Chief Deputy Attorney General of Florida
- In office 1997 – November 5, 2002

Personal details
- Born: Richard Edward Doran December 26, 1956 (age 69) Warren, Ohio, U.S.
- Alma mater: Bethany College (BA) Stetson University (JD)

= Richard E. Doran =

American politician in Florida (born 1956)

Richard Edward Doran (born December 26, 1956) is an American attorney from Tallahassee, Florida. He served as the 34th Attorney General of Florida from November 5, 2002, to January 3, 2003.

==Early career==
Doran received his B.A. from Bethany College (West Virginia) in 1978 and his J.D. from Stetson University College of Law in 1981.

From 1995 to 1997, he served as General Counsel, Florida Department of Health and Rehabilitative Services.

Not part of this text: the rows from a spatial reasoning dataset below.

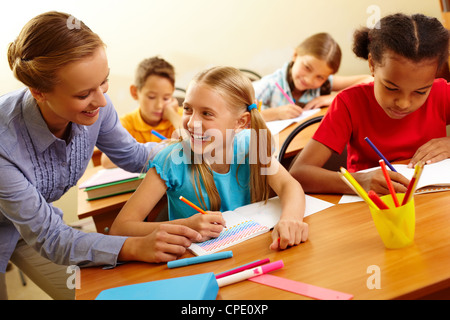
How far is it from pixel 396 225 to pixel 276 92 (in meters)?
2.08

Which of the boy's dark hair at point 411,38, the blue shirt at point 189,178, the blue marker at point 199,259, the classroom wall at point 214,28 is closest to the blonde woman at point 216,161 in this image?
the blue shirt at point 189,178

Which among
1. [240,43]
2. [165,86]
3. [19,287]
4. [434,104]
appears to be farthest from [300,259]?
[240,43]

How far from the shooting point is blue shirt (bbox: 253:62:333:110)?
282 centimetres

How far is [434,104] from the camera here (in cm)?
147

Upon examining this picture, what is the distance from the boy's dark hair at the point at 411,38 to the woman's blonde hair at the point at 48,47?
790mm

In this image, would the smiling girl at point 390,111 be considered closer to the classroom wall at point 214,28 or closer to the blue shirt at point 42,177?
the blue shirt at point 42,177

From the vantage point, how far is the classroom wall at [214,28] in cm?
343

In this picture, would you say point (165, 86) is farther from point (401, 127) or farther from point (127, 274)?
point (127, 274)

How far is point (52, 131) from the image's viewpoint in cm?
130

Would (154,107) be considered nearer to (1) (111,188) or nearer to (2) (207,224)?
(1) (111,188)

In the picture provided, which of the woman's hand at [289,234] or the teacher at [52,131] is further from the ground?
the teacher at [52,131]

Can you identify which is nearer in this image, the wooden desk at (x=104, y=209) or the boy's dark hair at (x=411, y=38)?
the boy's dark hair at (x=411, y=38)

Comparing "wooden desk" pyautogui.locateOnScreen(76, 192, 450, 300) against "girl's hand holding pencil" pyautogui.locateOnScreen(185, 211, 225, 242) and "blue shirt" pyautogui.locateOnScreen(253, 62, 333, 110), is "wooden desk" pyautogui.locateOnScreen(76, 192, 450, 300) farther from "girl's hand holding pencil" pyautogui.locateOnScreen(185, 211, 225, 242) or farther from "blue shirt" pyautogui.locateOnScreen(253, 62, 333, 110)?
"blue shirt" pyautogui.locateOnScreen(253, 62, 333, 110)

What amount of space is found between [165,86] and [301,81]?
82cm
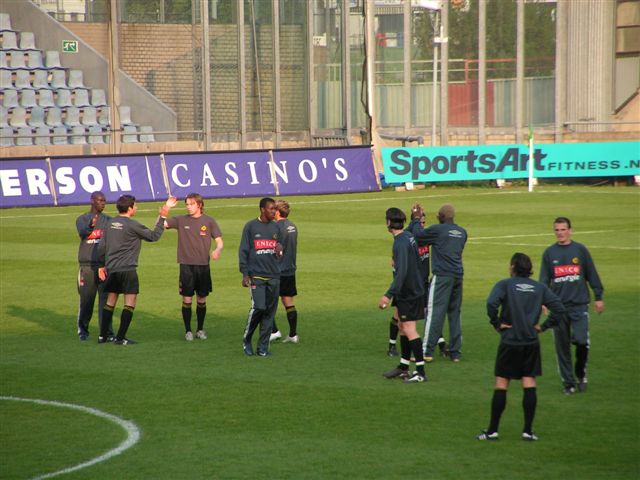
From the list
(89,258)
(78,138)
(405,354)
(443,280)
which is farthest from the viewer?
(78,138)

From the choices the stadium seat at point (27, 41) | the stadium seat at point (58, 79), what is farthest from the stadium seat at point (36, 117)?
the stadium seat at point (27, 41)

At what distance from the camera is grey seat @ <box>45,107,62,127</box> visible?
40.6 m

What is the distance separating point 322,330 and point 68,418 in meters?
5.48

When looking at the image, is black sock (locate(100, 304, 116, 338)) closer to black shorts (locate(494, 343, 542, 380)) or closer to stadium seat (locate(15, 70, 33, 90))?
black shorts (locate(494, 343, 542, 380))

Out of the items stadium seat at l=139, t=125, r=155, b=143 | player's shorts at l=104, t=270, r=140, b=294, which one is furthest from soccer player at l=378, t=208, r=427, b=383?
stadium seat at l=139, t=125, r=155, b=143

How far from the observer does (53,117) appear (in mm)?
40750

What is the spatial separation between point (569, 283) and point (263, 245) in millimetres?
4095

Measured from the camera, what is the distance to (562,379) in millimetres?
12445

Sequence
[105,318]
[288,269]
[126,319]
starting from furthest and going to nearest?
[105,318] < [288,269] < [126,319]

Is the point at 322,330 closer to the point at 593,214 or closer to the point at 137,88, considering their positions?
the point at 593,214

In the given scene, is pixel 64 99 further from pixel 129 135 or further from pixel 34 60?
pixel 129 135

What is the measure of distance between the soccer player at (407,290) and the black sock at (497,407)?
244cm

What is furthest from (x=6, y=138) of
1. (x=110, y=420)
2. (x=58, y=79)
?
(x=110, y=420)

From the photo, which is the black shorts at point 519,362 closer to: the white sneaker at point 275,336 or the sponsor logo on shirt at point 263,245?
the sponsor logo on shirt at point 263,245
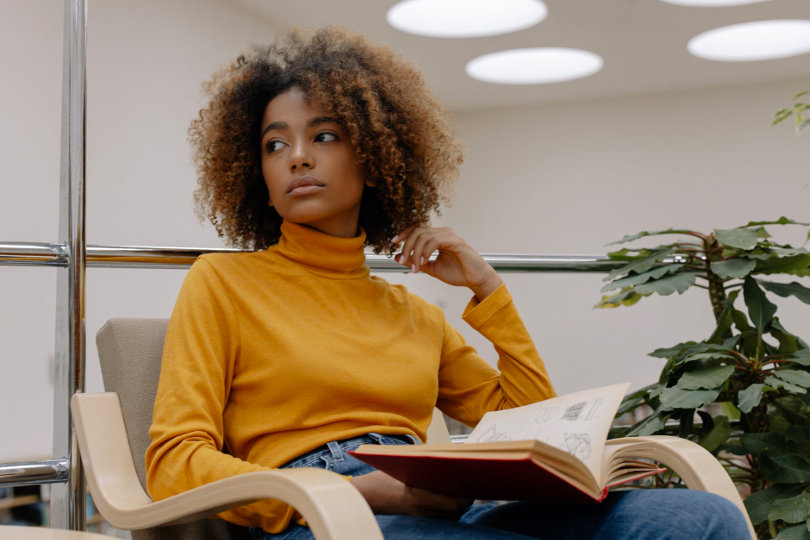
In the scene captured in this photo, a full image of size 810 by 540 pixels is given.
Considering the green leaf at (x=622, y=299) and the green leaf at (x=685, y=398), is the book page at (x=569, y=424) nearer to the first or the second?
the green leaf at (x=685, y=398)

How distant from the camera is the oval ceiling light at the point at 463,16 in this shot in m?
5.13

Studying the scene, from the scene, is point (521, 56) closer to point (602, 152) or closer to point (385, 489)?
point (602, 152)

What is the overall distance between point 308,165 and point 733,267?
101 centimetres

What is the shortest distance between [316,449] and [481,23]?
4545mm

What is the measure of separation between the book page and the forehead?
1.83 feet


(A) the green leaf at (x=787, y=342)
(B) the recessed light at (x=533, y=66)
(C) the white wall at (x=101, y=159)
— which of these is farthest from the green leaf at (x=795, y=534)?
(B) the recessed light at (x=533, y=66)

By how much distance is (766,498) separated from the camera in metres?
1.75

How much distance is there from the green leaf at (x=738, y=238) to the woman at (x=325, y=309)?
622 millimetres

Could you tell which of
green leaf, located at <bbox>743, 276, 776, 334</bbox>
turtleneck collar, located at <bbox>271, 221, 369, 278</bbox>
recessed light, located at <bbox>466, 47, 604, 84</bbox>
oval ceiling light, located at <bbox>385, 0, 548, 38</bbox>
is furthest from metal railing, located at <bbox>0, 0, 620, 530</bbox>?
recessed light, located at <bbox>466, 47, 604, 84</bbox>

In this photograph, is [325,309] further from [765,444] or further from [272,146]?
[765,444]

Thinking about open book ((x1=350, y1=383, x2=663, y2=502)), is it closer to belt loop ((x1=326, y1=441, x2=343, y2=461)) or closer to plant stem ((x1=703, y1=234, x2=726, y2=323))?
belt loop ((x1=326, y1=441, x2=343, y2=461))

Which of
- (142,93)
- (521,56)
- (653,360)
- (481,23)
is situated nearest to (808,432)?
(142,93)

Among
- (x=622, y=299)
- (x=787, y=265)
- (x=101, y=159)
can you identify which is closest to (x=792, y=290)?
(x=787, y=265)

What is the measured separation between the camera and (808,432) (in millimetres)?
1785
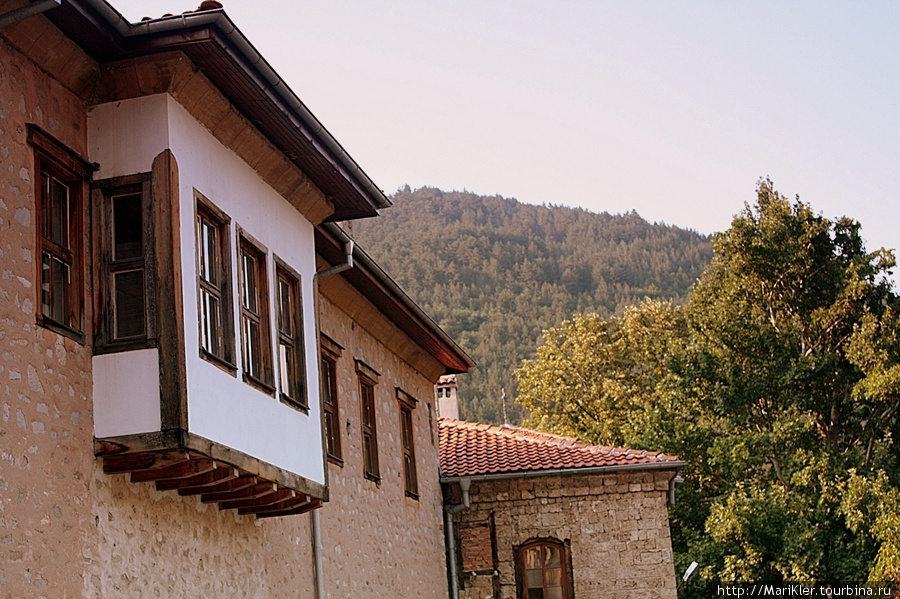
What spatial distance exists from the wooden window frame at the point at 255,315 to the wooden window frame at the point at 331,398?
3788 mm

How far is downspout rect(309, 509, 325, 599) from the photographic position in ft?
45.8

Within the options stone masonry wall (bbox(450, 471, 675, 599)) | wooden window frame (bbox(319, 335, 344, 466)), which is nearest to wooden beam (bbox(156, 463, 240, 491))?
wooden window frame (bbox(319, 335, 344, 466))

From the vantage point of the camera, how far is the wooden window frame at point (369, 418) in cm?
1683

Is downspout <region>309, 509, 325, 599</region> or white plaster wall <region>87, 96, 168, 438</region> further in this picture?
downspout <region>309, 509, 325, 599</region>

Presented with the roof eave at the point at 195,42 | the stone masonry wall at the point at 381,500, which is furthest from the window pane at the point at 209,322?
the stone masonry wall at the point at 381,500

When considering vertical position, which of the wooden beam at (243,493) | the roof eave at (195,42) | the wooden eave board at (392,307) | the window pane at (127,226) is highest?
the roof eave at (195,42)

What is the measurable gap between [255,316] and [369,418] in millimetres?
6196

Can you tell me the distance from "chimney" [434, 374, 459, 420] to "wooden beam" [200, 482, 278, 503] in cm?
1706

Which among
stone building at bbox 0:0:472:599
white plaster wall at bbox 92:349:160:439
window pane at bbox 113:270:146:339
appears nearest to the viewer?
stone building at bbox 0:0:472:599

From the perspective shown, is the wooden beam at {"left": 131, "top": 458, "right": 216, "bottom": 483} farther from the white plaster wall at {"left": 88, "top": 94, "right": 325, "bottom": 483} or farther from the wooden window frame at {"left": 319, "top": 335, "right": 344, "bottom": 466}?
the wooden window frame at {"left": 319, "top": 335, "right": 344, "bottom": 466}

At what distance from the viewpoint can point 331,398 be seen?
15688 mm

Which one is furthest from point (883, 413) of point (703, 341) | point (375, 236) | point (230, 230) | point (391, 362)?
point (375, 236)

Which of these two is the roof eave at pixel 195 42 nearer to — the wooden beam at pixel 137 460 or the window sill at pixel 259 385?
the window sill at pixel 259 385

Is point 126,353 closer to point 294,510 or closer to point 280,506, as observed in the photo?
point 280,506
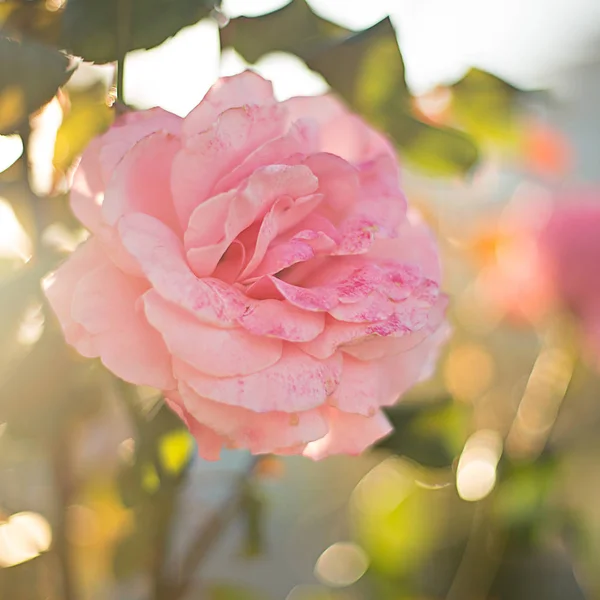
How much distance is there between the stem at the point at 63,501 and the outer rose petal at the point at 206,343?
15 centimetres

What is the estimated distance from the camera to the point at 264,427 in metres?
0.20

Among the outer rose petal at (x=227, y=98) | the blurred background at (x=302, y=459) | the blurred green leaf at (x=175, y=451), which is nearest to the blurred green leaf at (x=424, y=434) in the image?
the blurred background at (x=302, y=459)

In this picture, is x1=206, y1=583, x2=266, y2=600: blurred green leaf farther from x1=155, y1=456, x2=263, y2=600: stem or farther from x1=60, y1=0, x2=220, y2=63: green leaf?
x1=60, y1=0, x2=220, y2=63: green leaf

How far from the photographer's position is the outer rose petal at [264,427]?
0.20 meters

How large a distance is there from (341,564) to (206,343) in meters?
0.47

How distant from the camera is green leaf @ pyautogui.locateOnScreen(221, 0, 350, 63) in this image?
28 cm

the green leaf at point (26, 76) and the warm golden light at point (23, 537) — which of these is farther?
the warm golden light at point (23, 537)

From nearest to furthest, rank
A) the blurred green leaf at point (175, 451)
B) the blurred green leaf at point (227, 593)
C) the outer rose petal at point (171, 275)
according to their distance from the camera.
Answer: the outer rose petal at point (171, 275) < the blurred green leaf at point (175, 451) < the blurred green leaf at point (227, 593)

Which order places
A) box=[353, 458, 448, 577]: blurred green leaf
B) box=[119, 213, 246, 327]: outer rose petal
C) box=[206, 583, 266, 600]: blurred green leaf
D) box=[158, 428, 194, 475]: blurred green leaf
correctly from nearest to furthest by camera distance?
box=[119, 213, 246, 327]: outer rose petal → box=[158, 428, 194, 475]: blurred green leaf → box=[206, 583, 266, 600]: blurred green leaf → box=[353, 458, 448, 577]: blurred green leaf

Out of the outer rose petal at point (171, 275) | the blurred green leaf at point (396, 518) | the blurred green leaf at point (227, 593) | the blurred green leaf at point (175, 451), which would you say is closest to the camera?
the outer rose petal at point (171, 275)

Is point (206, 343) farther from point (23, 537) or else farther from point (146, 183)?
point (23, 537)

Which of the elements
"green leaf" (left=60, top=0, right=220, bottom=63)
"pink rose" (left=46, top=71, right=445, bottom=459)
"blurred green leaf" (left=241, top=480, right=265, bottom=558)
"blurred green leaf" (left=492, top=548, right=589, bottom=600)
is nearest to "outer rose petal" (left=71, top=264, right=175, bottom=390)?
"pink rose" (left=46, top=71, right=445, bottom=459)

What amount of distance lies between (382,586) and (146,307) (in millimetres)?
414

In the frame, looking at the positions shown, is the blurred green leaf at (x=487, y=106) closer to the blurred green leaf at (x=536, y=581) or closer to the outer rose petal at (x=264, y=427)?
the outer rose petal at (x=264, y=427)
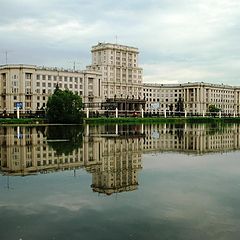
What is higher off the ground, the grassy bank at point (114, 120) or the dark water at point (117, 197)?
the grassy bank at point (114, 120)

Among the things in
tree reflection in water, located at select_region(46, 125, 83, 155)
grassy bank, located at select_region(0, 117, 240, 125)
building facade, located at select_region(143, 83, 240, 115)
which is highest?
building facade, located at select_region(143, 83, 240, 115)

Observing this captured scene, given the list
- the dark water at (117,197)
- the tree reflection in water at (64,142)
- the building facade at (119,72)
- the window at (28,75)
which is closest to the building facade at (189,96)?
the building facade at (119,72)

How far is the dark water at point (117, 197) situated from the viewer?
8.13 meters

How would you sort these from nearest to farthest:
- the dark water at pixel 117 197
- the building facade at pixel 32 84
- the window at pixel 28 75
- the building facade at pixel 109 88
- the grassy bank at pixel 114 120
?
the dark water at pixel 117 197 → the grassy bank at pixel 114 120 → the building facade at pixel 32 84 → the building facade at pixel 109 88 → the window at pixel 28 75

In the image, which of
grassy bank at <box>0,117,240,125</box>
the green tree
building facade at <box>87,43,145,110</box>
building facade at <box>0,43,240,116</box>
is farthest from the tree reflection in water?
building facade at <box>87,43,145,110</box>

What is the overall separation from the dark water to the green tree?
132 feet

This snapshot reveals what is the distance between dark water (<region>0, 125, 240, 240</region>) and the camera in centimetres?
813

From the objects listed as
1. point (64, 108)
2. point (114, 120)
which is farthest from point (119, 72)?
point (64, 108)

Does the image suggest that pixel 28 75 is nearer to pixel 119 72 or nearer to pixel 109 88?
pixel 109 88

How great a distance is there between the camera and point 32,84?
11756 cm

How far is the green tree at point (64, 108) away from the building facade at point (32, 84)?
5055 cm

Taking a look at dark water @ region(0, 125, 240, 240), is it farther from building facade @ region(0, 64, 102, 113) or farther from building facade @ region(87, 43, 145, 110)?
building facade @ region(87, 43, 145, 110)

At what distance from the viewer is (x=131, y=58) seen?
150 m

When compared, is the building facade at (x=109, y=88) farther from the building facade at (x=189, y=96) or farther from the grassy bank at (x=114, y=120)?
the grassy bank at (x=114, y=120)
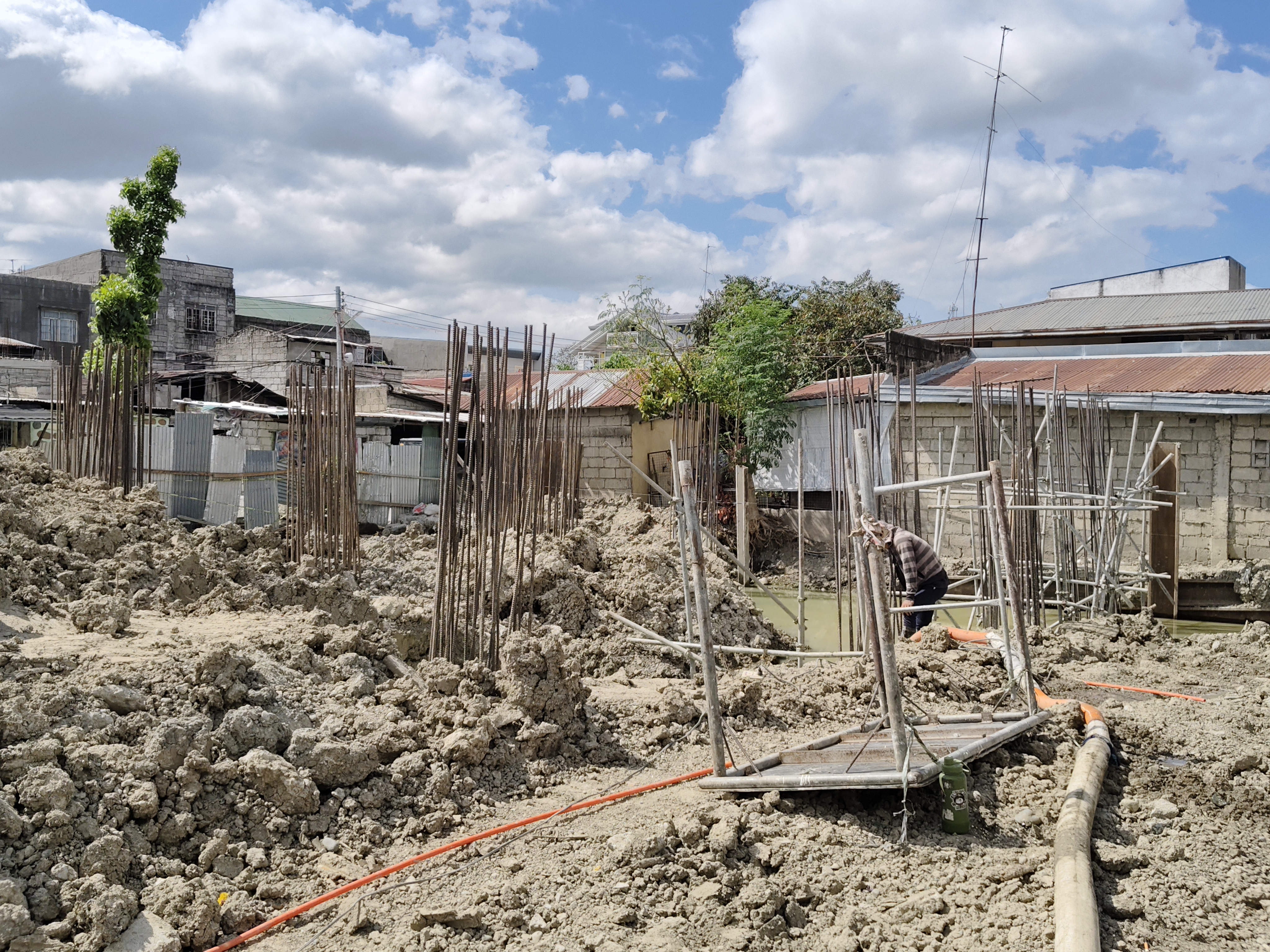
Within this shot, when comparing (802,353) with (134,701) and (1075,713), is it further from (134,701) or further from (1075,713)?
(134,701)

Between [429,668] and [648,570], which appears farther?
[648,570]

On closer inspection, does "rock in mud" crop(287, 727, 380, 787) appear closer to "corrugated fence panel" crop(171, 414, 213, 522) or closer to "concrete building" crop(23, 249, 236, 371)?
"corrugated fence panel" crop(171, 414, 213, 522)

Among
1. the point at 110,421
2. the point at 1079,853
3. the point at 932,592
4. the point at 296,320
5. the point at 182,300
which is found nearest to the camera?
the point at 1079,853

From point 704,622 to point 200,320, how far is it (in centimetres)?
3282

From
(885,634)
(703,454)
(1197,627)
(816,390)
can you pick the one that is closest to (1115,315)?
(816,390)

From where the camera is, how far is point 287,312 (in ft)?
131

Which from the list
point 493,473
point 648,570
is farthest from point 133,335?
point 493,473

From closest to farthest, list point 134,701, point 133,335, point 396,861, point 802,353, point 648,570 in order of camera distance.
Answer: point 396,861 < point 134,701 < point 648,570 < point 133,335 < point 802,353

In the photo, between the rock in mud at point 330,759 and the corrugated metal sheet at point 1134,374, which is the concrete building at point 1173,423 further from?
the rock in mud at point 330,759

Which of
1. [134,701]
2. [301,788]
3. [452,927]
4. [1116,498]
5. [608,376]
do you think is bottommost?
[452,927]

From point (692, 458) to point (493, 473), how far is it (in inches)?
266

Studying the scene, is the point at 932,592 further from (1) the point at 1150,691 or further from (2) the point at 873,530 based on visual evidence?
(2) the point at 873,530

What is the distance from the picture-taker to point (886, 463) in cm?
1274

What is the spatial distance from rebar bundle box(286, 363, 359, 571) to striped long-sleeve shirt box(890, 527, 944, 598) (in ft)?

Doran was Chief Deputy Attorney General of the State of Florida, from 1997 to 2002, working under Attorney General of Florida Bob Butterworth.

==Post Attorney-General career==
Doran was appointed chairman, Second Circuit Judicial Nominating Commission 2006 - 2007 and again 2010 - 2011.

He is currently a shareholder in the Tallahassee, Florida law firm of Ausley McMullen, where he specializes in the practice of state government regulation and civil litigation. He also advises clients on compliance with state level campaign, lobbying and ethics laws, on public records and open meetings laws and state procurement laws. He is counsel of record in over 200 reported appellate cases.

In 2015 Doran was awarded the Francis X. Bellotti award at the annual meeting of the National association of Attorneys General for his efforts on behalf of the Society of Attorneys General Emeritus (SAGE).

Doran is a founding Director of the Tallahassee-based think tank Project on Accountable Justice and currently serves as Chair of the executive committee.